From political standpoint, however, politicians win votes by proposing special initiatives and incentives to please special interest groups or doing something for whomever or whatever might be popular at the moment. But, all this takes time to unfold and memories may be short for most people to connect the bad consequences they see to the popular polices they supported some years back.
Free-SHS will survive in the short run, but there won’t be enough colleges and businesses to absorb the rapid SHS graduates the system will produce. The money and other resources needed to build new universities won’t be there anymore. There will be no money to build new hospitals or provide other social amenities because of scarcity and allocation of resources.

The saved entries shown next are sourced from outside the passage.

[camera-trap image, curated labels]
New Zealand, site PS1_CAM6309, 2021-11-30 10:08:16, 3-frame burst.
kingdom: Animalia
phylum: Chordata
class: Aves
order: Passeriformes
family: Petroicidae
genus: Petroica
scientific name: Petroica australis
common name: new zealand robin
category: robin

From economic standpoint, producing unmarketable SHS graduates can create huge problems for Ghana when large number of young people with SHS schooling but without economically meaningful skills or jobs will increase the “educated” unemployment rate astronomically. Since the marketplace has little to offer such people that would be commensurate with their expectations, the government has to create swollen bureaucracies to hire them, in order to neutralize the potential for political disaffection, civil unrest or insurrection.

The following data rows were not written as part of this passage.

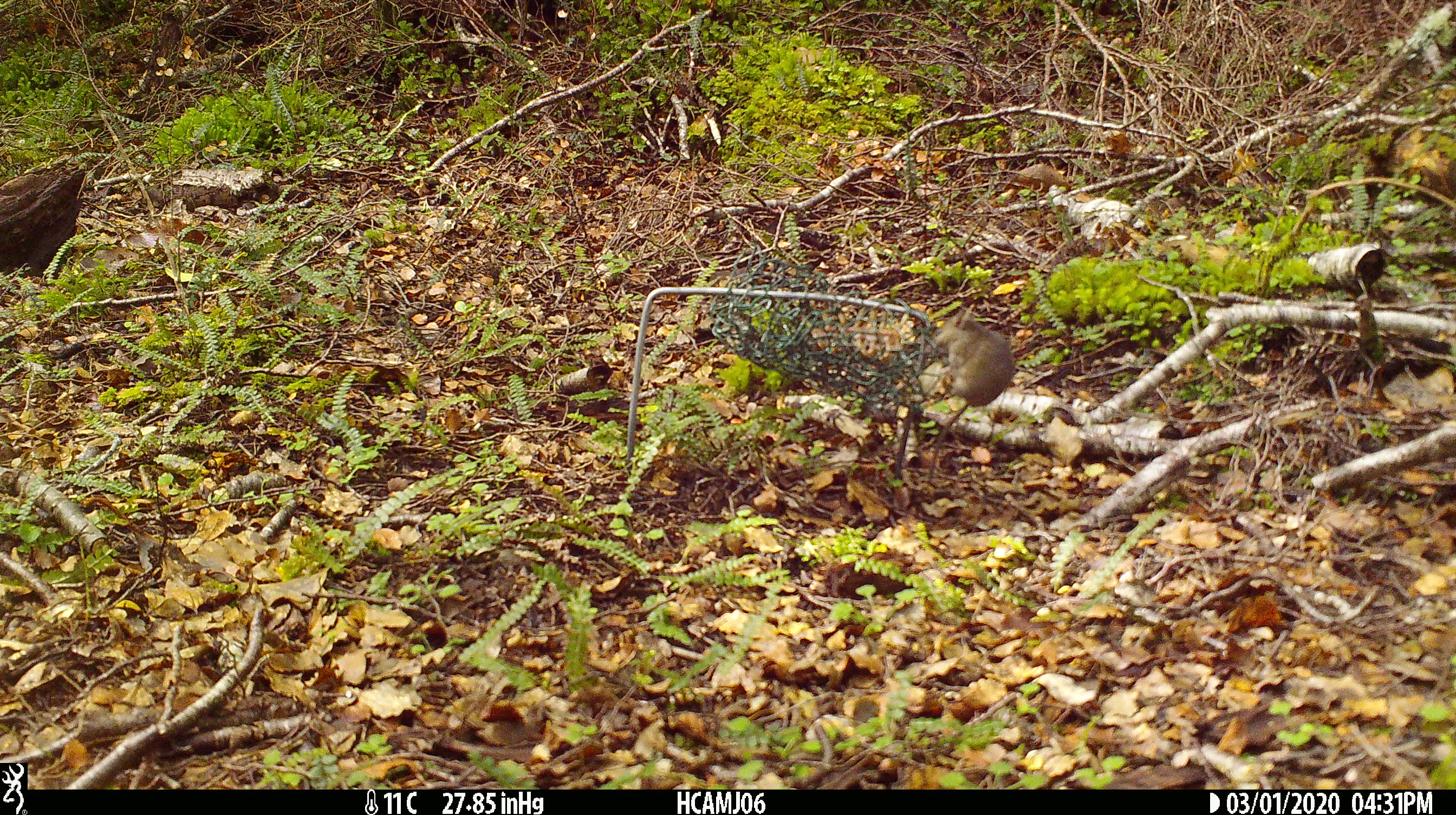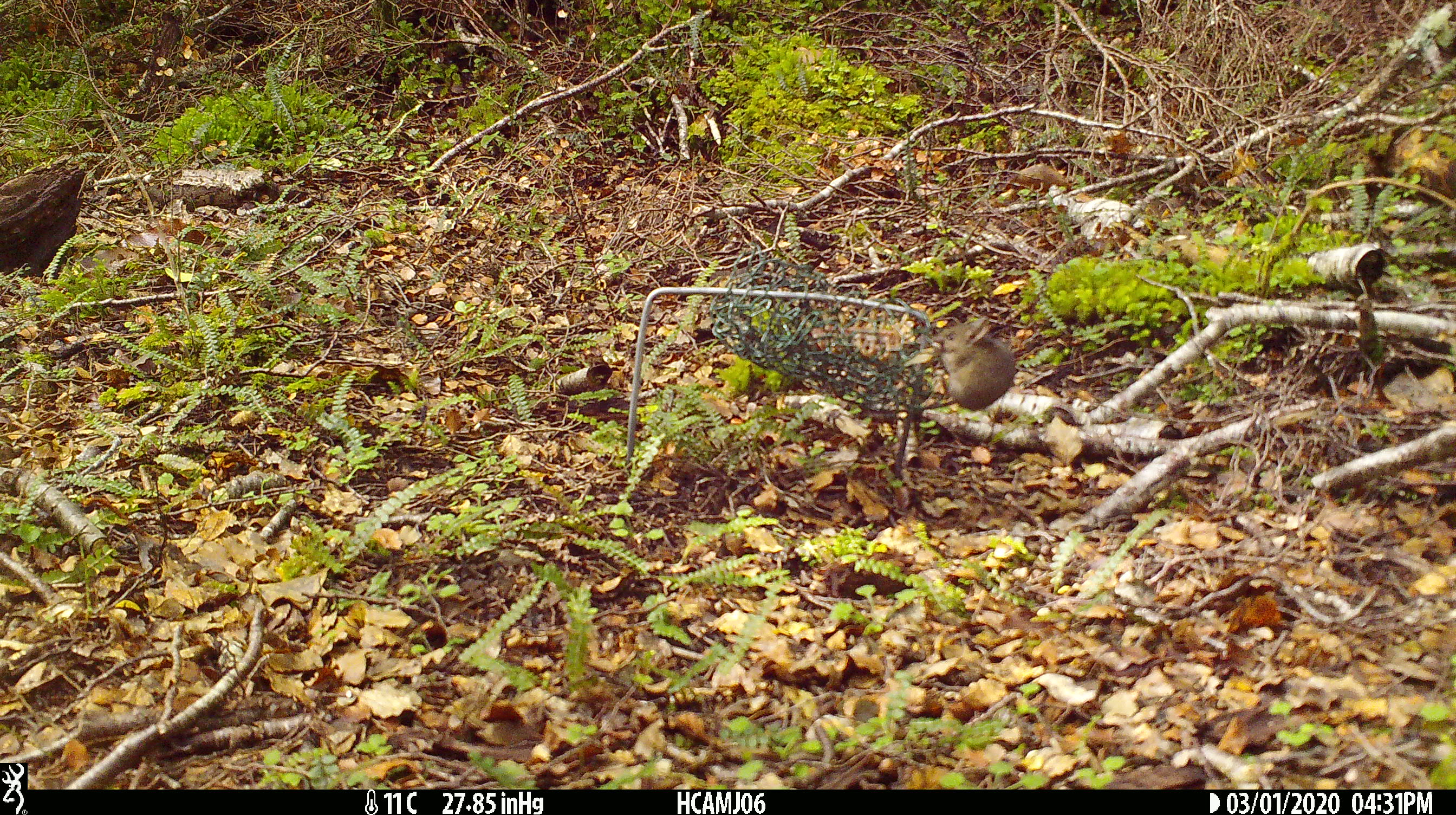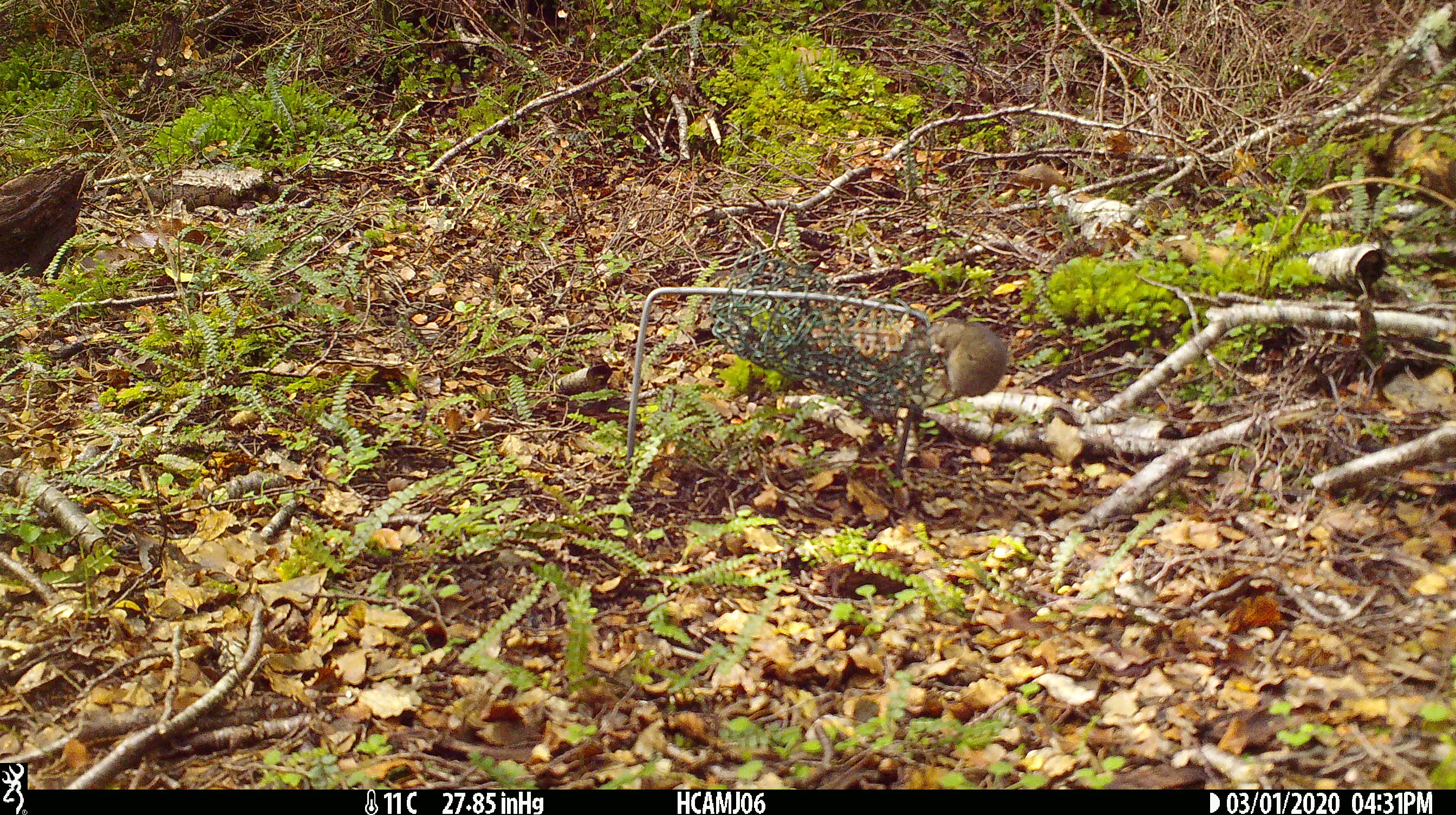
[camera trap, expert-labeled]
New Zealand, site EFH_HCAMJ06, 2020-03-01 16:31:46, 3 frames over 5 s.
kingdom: Animalia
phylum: Chordata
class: Mammalia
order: Rodentia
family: Muridae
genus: Mus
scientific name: Mus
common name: mouse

Inturn, these bureaucracies and the voluminous and time-consuming red-tapes they generate can become obstacles to others who have the skills and entrepreneurship needed to contribute to the nation’s economic advancement.Do you has any experience with the bureaucracies at the Register General or Tema Harbor? I rest my case!
This is why this free-SHS education mambo –jumbo should be handled judiciously because the oil money won’t be enough to go around fixing all our needs and soaring expectations.
No, I’m not anti-free SHS education; I’m anti-unrealistic expectations and decisions only made out of political calculations, without the application of economic principles.
I know I have ruffled some feathers by punching holes in such a national darling proposition, but I just want to bring all the facts out so as to generate a healthy debate about the issue so that Ghanaians won’t get disappointed. We must be careful what we pray for.